Patients with Borderline Personality Disorder (BPD) or Posttraumatic Stress Disorder (PTSD) are particularly affected by experiencing overwhelming emotions. Patients with these diagnoses often suffer from strong reactive emotions, which affect every aspect of their lives – from personal to professional, from their mental health to their participation in the social life around them. It is one of our goals to develop and evaluate new therapeutic methods, which help patients improve their emotion regulation capabilities. In this endeavor our approach is threefold:

  • The comparison between patients and healthy participants helps us to understand which mechanisms underlie emotional dysregulation and thereby contribute to the onset and perpetuation of psychiatric symptoms.

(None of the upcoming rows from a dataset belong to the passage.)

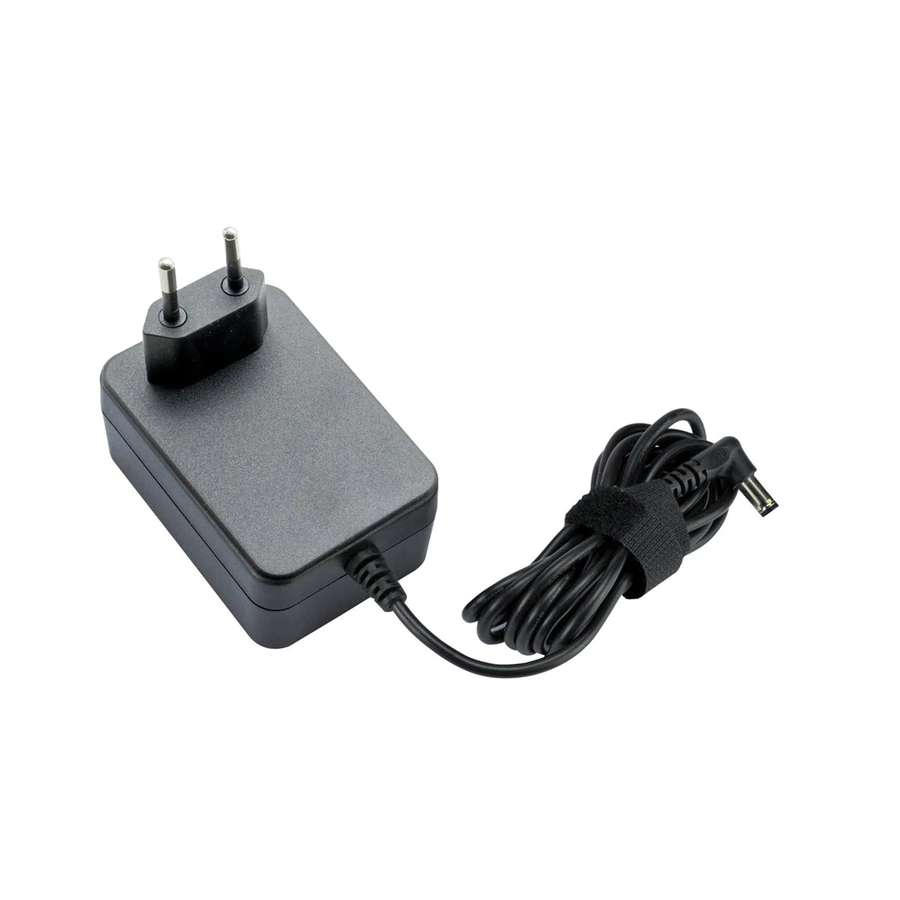 ML150LR Rechargeable Converter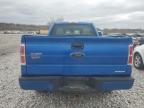 2013 Ford F150 Super Cab for Sale in Cahokia Heights, IL - Minor Dent/Scratches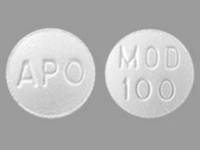 Modafinil 100mg.png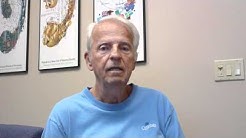 Audiology and Hearing Aid Center Scottsdale Patient Joseph Doughty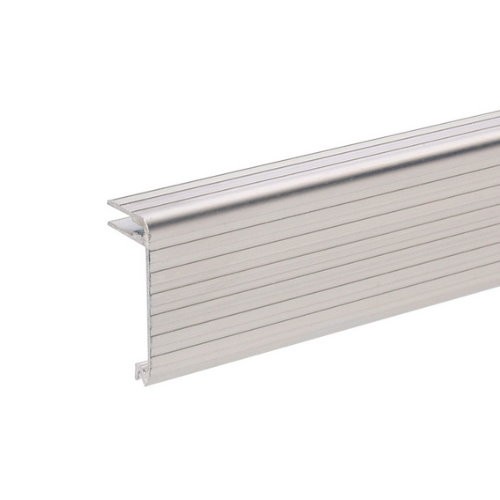 ps-products-9047-18624 Adam Hall 6134 - profil capac 4mm - imagine 1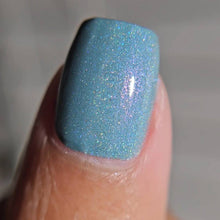 Load image into Gallery viewer, Celestial - Nov 2025 Cyan Group
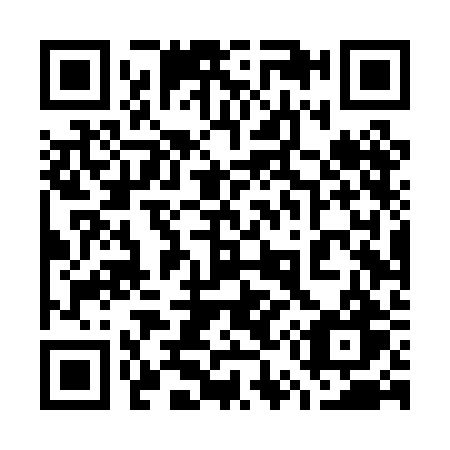 QR code for plate 754-PBW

  • Using current neuroscientific technology, we try to specifically target these potential mechanisms and ameliorate the corresponding symptoms.  The main focus of our work is the development and evaluation of neural training methods using brain-computer interfaces. Neurofeedback allows for the presentation of recorded brain activity to the recorded subject in real time. Using this feedback, participants try to volitionally change their brain activity and can track if and how well they succeed.
  • Besides this specific clinical application we are interested in how neurofeedback changes the self-regulation networks of the brain. Studying the underlying psychological and neural mechanisms, therefore, also serves the purpose of refining and validating existing theoretical models of self-regulation.